Miller was worried. He thought he had better call the doctor. Then two tears, one from each closed eye, rolled down the parchment cheeks.
On the coverlet one of her hands crawled slowly toward his wrist, where he had supported himself on the bed while leaning over her. With surprising strength, or simply desperation, her hand gripped his wrist possessively. Miller was about to detach himself and go, convinced she could tell him nothing about Klaus Winzer, when she said quite distinctly, “Bless me, Father, for I have sinned.” For a few seconds Miller failed to understand, then a glance at his own chest-front made him realize the mistake the woman had made in the dim light. He debated for two minutes whether to leave her and go back to Hamburg, or whether to risk his soul and have one last try at locating Eduard Roschmann through the forger.

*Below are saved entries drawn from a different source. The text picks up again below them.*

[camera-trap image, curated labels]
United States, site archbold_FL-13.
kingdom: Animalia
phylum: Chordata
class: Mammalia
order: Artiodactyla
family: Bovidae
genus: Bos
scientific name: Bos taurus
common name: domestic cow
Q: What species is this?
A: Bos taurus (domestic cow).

He leaned forward again. “My child, I am prepared to hear your confession.” Then she began to talk. In a tired, dull monotone, her life story came out. Once she had been a girl, born and brought up amid the fields and forests of Bavaria. Born in 1910, she remembered her father going away to the First War and returning three years later after the Armistice of 1918, angry and bitter against the men in Berlin who had capitulated.
She remembered the political turmoil of the early twenties and the attempted Putsch in nearby Munich when a crowd of men headed by a streetcorner rabblerouser called Adolf Hitler had tried to overthrow the government. Her father had later joined the man and his party, and by the time she was twenty-three the rabblerouser and his party had become the government of Germany. There were the summer outings of the Union of German Maidens, the secretarial job with the Gauleiter of Bavaria, and the dances with the handsome blond young men in their black uniforms.
But she had grown up ugly, tall, bony, and angular, with a face like a horse and hair along her upper lip.
Her mousy hair tied back in a bun, in heavy clothes and sensible shoes, she had realized in her late twenties there would be no marriage for her, as for the other girls in the village. By 1939 she had been posted, an embittered and hate-filled woman, as a wardress in a camp called Ravensbruck.
She told of the people she had beaten and clubbed, the days of power and cruelty in the camp in Brandenburg, the tears rolling quietly down her cheeks, her fingers gripping Miller’s wrist lest he should depart in disgust before she had done.
“And after the war?” he asked softly.
There had been years of wandering-abandoned by the SS, hunted by the Allies, working in kitchens as a scullery maid, washing dishes and sleeping in Salvation Army hostels. Then in 1950 she met Winzer staying in a hotel in Osnabdick while he looked for a house to buy. She had been a waitress. He bought his house, the little neuter man, and suggested she come and keep house for him.
“Is that all?” asked Miller when she stopped.
“Yes, Father.”
“My child, you know I cannot give you absolution if you have not confessed all your sins.”
“That is all, Father.”
Miller drew a deep breath. “And what about the forged passports? The ones he made for the SS men on the run?” She was silent for a while, and he feared she had passed into unconsciousness.
“You know about that, Father?”
“I know about it.”
“I did not make them,” she said.
“But you knew about them, about the work Klaus Winzer did.”
“Yes.” The word was a low whisper.
“He has gone now. He has gone away,” said Miller.